Tall and handsome person of the week

Though there is an element of douchebaggery going on here this friendly fro-giant is our tall person of the week. With his 12ft wing span and tiny asian girl torso he really has it made in the shade. That's why he has a permanent backstage pass around his next. Everyone wants to let him into the gig because he's good for a circus-freak-style laugh and can do basketball tricks like a Harlem Globetrotter.

Saturday, February 14, 2009

Giraffe (love) Attack

It's Valentine's Day. A day when even the tallest and most majestic land mammal of them all wants to tap that ass.

Friday, February 13, 2009

Tall and Handsome on the inside

Recently someone asked me if I thought it was possible to be vertically challenged and still be tall and handsome. The answer is simply, yes. Being tall and handsome is as much a state of mind as it is a physical actuality. One of the best examples of a person who is tall and handsome on the inside is Carlton from TV's The Fresh Prince of Bel-Air.

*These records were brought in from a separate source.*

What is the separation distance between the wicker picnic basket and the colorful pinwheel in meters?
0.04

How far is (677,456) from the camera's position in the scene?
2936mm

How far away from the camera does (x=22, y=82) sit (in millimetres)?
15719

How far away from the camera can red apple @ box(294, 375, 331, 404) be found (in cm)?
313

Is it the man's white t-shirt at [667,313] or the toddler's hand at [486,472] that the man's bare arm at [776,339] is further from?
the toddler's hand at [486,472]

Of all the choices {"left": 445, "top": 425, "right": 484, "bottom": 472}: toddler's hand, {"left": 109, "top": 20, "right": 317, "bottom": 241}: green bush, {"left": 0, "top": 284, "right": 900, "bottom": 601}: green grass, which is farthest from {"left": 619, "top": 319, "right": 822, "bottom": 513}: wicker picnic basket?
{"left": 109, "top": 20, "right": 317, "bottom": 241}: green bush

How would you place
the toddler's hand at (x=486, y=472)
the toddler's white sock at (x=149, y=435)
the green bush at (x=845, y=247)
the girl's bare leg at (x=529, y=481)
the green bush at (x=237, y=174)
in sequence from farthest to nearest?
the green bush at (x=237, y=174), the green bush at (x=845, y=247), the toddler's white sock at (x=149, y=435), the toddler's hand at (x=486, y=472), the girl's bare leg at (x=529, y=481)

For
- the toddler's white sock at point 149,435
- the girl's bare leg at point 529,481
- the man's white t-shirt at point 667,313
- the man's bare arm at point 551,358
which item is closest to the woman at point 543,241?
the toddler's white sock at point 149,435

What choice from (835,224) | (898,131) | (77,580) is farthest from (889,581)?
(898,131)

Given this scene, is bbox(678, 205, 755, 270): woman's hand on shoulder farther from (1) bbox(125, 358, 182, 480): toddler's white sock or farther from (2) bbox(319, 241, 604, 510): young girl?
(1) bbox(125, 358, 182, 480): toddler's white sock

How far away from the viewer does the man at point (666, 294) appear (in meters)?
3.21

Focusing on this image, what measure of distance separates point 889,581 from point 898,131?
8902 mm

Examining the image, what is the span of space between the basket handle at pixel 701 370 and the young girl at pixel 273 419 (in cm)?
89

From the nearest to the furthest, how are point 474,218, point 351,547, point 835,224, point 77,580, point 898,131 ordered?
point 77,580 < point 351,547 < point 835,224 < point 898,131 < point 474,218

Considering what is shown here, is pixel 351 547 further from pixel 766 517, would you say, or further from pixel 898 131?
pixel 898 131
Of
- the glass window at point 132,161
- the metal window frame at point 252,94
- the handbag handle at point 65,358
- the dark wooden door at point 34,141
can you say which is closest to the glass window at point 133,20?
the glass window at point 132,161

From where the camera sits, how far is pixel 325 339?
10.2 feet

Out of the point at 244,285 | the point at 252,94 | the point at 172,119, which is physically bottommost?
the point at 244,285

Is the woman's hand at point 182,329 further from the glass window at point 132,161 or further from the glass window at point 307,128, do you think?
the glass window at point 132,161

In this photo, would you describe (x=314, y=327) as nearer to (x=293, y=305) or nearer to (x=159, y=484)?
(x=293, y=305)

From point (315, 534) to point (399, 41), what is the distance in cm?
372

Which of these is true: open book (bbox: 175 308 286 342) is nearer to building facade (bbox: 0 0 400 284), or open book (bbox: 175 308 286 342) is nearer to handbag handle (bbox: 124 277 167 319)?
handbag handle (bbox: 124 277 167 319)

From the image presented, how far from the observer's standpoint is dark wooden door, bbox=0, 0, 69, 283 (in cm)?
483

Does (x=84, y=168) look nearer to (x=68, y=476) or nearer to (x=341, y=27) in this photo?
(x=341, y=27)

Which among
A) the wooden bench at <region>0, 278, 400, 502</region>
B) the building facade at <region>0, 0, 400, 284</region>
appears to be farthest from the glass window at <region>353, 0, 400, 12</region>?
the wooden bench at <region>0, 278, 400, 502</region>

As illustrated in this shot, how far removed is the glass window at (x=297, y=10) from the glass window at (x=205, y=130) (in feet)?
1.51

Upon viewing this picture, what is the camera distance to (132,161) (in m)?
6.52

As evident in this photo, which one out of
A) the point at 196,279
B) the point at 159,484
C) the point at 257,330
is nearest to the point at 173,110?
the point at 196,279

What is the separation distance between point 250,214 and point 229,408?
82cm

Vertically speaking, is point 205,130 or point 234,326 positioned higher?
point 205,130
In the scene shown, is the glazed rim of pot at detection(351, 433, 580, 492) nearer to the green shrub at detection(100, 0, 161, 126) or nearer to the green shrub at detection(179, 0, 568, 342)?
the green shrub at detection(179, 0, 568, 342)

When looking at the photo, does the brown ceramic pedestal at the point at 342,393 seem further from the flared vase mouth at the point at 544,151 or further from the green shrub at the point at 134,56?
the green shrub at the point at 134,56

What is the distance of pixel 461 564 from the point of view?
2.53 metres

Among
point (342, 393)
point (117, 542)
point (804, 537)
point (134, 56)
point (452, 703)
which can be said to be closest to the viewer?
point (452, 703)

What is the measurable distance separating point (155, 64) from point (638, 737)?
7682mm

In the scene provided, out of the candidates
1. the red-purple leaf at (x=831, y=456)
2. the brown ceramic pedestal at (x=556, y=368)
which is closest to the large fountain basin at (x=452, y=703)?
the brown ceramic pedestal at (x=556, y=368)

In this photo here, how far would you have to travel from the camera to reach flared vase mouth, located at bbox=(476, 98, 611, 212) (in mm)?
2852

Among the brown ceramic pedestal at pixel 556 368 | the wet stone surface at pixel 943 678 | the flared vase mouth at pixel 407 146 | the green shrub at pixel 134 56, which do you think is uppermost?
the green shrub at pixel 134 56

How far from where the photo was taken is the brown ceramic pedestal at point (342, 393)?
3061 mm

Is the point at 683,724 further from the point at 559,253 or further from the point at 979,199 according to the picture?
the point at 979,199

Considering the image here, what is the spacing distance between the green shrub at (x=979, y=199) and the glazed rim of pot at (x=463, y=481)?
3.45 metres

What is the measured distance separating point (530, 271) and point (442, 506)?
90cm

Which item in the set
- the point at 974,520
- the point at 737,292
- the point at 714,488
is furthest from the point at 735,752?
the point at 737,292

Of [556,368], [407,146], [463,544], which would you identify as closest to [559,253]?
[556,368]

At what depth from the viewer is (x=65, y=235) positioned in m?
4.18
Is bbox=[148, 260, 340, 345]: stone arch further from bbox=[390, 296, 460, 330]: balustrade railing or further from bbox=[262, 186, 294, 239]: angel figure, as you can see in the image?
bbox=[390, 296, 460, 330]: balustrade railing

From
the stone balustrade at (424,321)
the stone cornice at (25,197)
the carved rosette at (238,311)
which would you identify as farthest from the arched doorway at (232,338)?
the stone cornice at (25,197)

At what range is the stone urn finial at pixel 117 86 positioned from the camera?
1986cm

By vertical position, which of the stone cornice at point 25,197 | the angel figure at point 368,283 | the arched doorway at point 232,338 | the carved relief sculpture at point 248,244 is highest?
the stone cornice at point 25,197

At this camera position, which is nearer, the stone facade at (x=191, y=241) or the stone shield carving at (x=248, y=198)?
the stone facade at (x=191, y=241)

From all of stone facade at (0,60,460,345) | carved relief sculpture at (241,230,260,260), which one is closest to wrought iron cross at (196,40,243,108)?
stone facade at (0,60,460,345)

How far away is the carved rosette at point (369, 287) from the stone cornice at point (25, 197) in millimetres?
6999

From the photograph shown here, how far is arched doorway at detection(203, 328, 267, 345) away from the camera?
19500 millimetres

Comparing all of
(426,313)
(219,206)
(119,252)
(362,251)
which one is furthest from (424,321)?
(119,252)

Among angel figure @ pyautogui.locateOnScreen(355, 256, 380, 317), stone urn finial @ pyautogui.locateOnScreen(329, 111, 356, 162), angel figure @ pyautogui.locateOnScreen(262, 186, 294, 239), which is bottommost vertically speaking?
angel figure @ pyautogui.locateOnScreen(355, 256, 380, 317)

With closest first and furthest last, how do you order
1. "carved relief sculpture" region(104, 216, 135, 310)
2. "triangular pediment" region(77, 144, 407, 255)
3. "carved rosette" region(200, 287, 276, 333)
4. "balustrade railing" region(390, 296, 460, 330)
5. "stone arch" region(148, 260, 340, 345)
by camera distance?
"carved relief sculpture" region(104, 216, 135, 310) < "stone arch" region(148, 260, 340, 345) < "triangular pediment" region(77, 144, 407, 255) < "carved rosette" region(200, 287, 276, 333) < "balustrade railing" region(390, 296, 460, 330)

While Will Smith is quite tall physically he has become such an egomaniacal dink over the past years that he has actually shrunk right before our eyes. Last I heard Will Smith was only 2.5 ft tall and not very handsome at all. Word is he shrunk right after the Barbara Walters interview where he claimed he could be the president of the USA if he wanted ..he just didn't want to.
Carlton would never do this. All Carlton wants to do is dance and wear polo shirts and help people. He shines like a lighthouse from the inside. That is why he is the first honourary Tall and Handsome on the inside person of the month!
Below is the interview that Barbara Walters did with Will Smith. She also talked to Michael Phelps. He's not that tall or handsome to a lot of people right now but I still think he's rad, bong or not.

Tall and Handsome buildings of the world




Thursday, February 12, 2009

THC theme song

The Handsome Family wrote a tribute song about Robert Wadlow, one of the tallest men who ever lived. They're handsome. He's tall. 

T. Rex (the T does NOT stand for tall)

This fella looks pissed.
You would be too if you were constantly living in the shadow of that statuesque drink of water the Brontosaurus.
Imagine you come home from a long day at Jurassic Park. You just mauled another annoying paleontologist and he gave you indigestion plus your boss is all like "MORE CARNAGE, MORE CARNAGE" and you feel like telling that prick off but you bite your tongue and obviously it bleeds, you know, cuz your teeth are razor sharp. Basically it's another bad day. All you want to do is have a beer and hit the sack but you can't because there he is- your neighbour. Look at him standing there, glistening in the sun, eating the leaves off the top of the tree and getting all the chicks. His pad is better than yours, his clothes are better (well they would be if dinosaurs wore clothes), hell even his kids are better.
He's a constant reminder of your inadequacies and all he did was be tall and handsome.
So you go over and make a meal out of his family. Mostly because it's instinctual but also kind of cuz you have small
dinosaur syndrome.

It just goes to show you that the struggle of the tall and handsome has been going on for millions of years.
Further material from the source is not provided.